The agency said it has taken steps in recent years to formalize the DCF referral process and educate workers about how to recognize unlicensed ALFs.
What state can do
AHCA can impose fines of up to $1,000 a day when unlicensed ALFs continue to operate after getting notice from the agency.
The regulator fined just seven unlicensed providers since the beginning of 2012, though it has identified at least 93 in that time, according to agency records. More fines aren’t imposed because most stop providing services illegally once they’re notified, said Deputy Secretary Molly McKinstry.
Under Florida law, running an unlicensed ALF is a third-degree felony, with each day of operation counting as a separate offense.
AHCA hasn’t taken advantage of other permitted enforcement actions in recent memory, including filing injunctions, imposing emergency suspensions, sanctioning providers who knowingly refer to unlicensed ALFs, or reporting healthcare practitioners who don’t speak up about unlicensed facilities. The agency said it refers unlicensed facilities to law enforcement, but this only occurs in a fraction of cases, and Miami-Dade police said they haven’t received any recent referrals.
“Luckily this is not something where we have terrible cases all over the state in great volume,” McKinstry said. “Just because we’re not using every single tool in the toolbox doesn’t mean something isn’t happening. We have a process that we follow.”

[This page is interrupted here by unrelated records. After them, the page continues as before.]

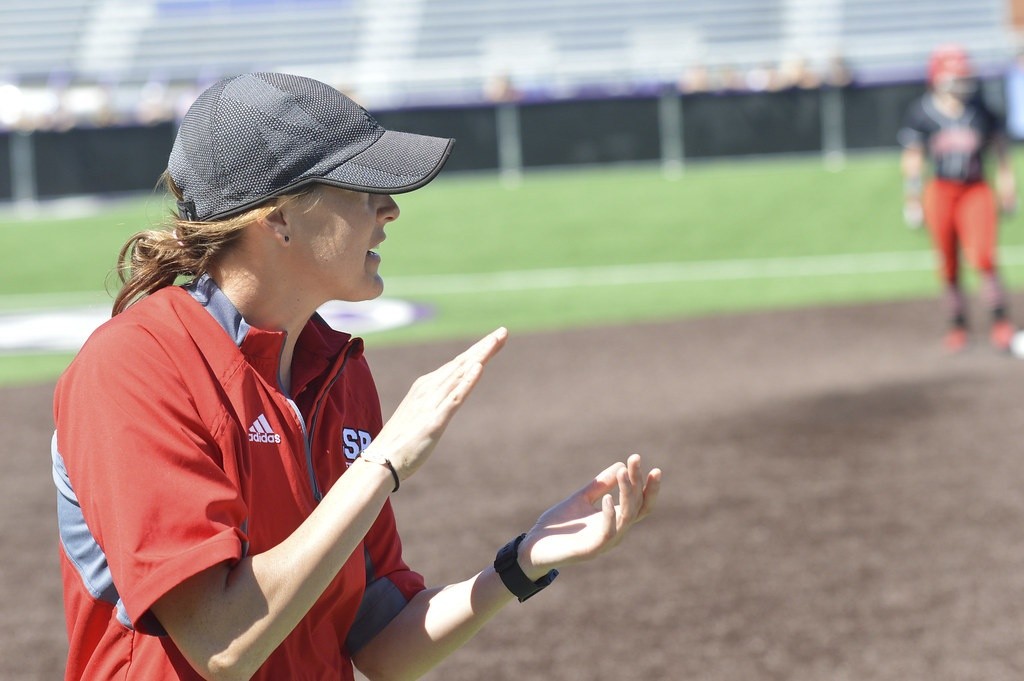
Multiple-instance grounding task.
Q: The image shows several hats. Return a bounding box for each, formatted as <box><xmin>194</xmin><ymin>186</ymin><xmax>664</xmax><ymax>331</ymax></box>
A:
<box><xmin>170</xmin><ymin>72</ymin><xmax>455</xmax><ymax>223</ymax></box>
<box><xmin>929</xmin><ymin>47</ymin><xmax>970</xmax><ymax>77</ymax></box>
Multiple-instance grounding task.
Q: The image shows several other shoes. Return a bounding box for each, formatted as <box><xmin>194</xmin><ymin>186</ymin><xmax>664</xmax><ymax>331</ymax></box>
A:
<box><xmin>988</xmin><ymin>322</ymin><xmax>1013</xmax><ymax>351</ymax></box>
<box><xmin>944</xmin><ymin>330</ymin><xmax>970</xmax><ymax>350</ymax></box>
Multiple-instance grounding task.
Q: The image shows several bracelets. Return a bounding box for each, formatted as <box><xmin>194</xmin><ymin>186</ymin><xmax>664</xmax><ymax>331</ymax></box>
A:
<box><xmin>359</xmin><ymin>452</ymin><xmax>400</xmax><ymax>493</ymax></box>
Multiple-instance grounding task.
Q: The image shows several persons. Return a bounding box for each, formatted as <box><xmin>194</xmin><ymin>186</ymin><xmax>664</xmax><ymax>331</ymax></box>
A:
<box><xmin>899</xmin><ymin>49</ymin><xmax>1024</xmax><ymax>361</ymax></box>
<box><xmin>51</xmin><ymin>72</ymin><xmax>662</xmax><ymax>680</ymax></box>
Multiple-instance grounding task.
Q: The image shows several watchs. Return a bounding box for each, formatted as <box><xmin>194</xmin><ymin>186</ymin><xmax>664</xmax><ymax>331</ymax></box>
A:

The agency pushed to repeal a provision requiring it to establish local workgroups that convened multiple agencies to address unlicensed ALFs.
Until last year, Touched by the Hand and Young Residence Home were both licensed as “rooming houses,” allowing them to provide lodging but not other services. By law, inspectors from the Division of Business and Professional Regulation were required to refer any suspicions of individuals being neglected or unable to care for themselves to state regulators. But DBPR never made a single referral about any of the hundreds of licensed rooming houses to either AHCA or DCF since 2008, according to spokesperson Tajiana Ancora-Brown.
Legislators eliminated rooming house licenses as of last October because many homes were using them as a shield to run unlicensed ALFs, said State Representative Erik Fresen , R-Miami, who introduced the bill. Since then, no regulators have been required to inspect the homes.
“We need to go back to them and make sure they’re not operating,” Fresen said. “It probably would’ve been a good idea, if they didn’t, for AHCA to have notified local law enforcement in their areas. The Legislature’s intent for changing the statute was very clear.”
AHCA only acts if there is a complaint, said spokeswoman Shelisha Coleman.
“We’ve done exactly everything we can do within the law. We can’t go around the state knocking on everybody’s door checking to make sure they’re unlicensed,” she said.
When AHCA did a follow-up visit to Young Residence Home in June, it found the facility was no longer operating, Coleman said.
However, since that determination, police have been dispatched there at least six more times. They arrested co-owner Margaret Kirby-Gordon, Derril Young’s mother, for aggravated assault in July.
Meade Gordon, who lives in New York and owns the facility with his wife, said police were called frequently because patients requested to go to the hospital when they were sick or needed medicine. He denied the home assisted with medication and said Young no longer works there.
During a mid-August visit by the Miami Herald, at least two people still lived in the whitewashed, one-story home. A banner with the home’s name hung over the door, and weathered lawn furniture dotted the yard. Inside, African masks and a plaque urging residents to “Have Faith in God” adorned the walls of a darkened hallway. A young, barefoot woman said she was a staff member.
Informed of the goings-on, the state’s McKinstry said, “I think we might need to go back and look at that and see.”